Work order => Extend the article about Senator Josh Hawley's privacy objections to the Google and Apple contact tracing project, starting after its final sentence.

The joint initiative between Google and Apple to combat COVID-19 by contact tracing “raises serious concerns” over privacy, outspoken Silicon Valley critic Senator Josh Hawley said Tuesday.
“The possible implications this project could have for privacy are alarming,” the Missouri Republican said in a letter to Google CEO Sundar Pichai and Apple CEO Tim Cook. “Your materials state that the data necessary for this project will be anonymized. But anonymity in data is notoriously unstable.” He is urging both executives to personally promise to keep users' data private.
“Make a commitment that you and other executives will be personally liable if you stop protecting privacy, such as by granting advertising companies access to the interface once the pandemic is over,” he writes. “Do not hide behind a corporate shield like so many privacy offenders have before.”
Hawley is responding to news that Google and Apple will revise their smartphone operating systems to enable contact tracing.

Data excerpts =>
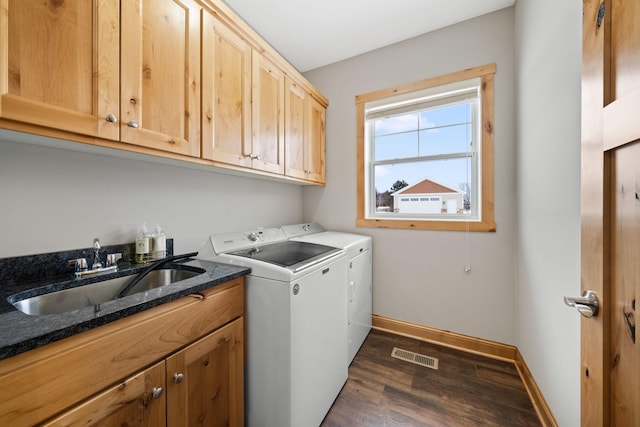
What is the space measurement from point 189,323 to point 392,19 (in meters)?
2.54

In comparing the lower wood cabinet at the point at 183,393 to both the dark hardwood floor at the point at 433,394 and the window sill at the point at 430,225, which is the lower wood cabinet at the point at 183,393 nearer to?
the dark hardwood floor at the point at 433,394

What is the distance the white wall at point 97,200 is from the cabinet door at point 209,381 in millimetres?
762

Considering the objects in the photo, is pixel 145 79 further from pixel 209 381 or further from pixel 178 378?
pixel 209 381

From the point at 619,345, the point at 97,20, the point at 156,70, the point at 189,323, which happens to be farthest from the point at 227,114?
the point at 619,345

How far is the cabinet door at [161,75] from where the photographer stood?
99cm

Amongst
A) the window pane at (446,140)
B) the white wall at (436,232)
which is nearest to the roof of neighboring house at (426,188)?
the window pane at (446,140)

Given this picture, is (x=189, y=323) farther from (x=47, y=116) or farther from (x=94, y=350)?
(x=47, y=116)

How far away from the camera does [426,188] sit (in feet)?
7.32

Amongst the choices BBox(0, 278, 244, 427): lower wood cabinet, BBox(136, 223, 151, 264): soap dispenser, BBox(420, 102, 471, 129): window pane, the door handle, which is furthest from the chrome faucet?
BBox(420, 102, 471, 129): window pane

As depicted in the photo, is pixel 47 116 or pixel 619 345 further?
pixel 47 116

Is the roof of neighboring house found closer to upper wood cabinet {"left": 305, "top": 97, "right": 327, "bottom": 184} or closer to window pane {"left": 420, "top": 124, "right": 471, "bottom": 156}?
window pane {"left": 420, "top": 124, "right": 471, "bottom": 156}

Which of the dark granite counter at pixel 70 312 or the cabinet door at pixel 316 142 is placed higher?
the cabinet door at pixel 316 142

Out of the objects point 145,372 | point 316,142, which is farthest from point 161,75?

Expected answer =>
The new operating systems will use Bluetooth to determine when smartphone users have come into close physical proximity to others who later tested positive for COVID-19. The contact-tracing function will only operate if the smartphone users have also downloaded certain public health apps.
The companies have said the system is voluntary, and doesn't collect data from users -- although users who test positive reportedly will be able to upload information to the cloud.
The technology is viewed as relatively privacy-friendly, but not foolproof, according to Wired.
“Bluetooth-based Covid-19 contact-tracing schemes are designed to upload no data from most users, and only anonymous data from people who are infected,” the magazine writes. “But it still uploads some data from users who report themselves as positive. That raises the question of whether the upload can truly be anonymous, given how hard it is to move any data across the internet without someone learning where it came from.”
Hawley says in his letter to the companies that privacy glitches could occur if the Bluetooth data is paired with other geolocation data.
“Combining the data from this project with GPS data (or other data, such as Wi-Fi positioning), could greatly erode privacy by making precise surveillance much easier,” he writes.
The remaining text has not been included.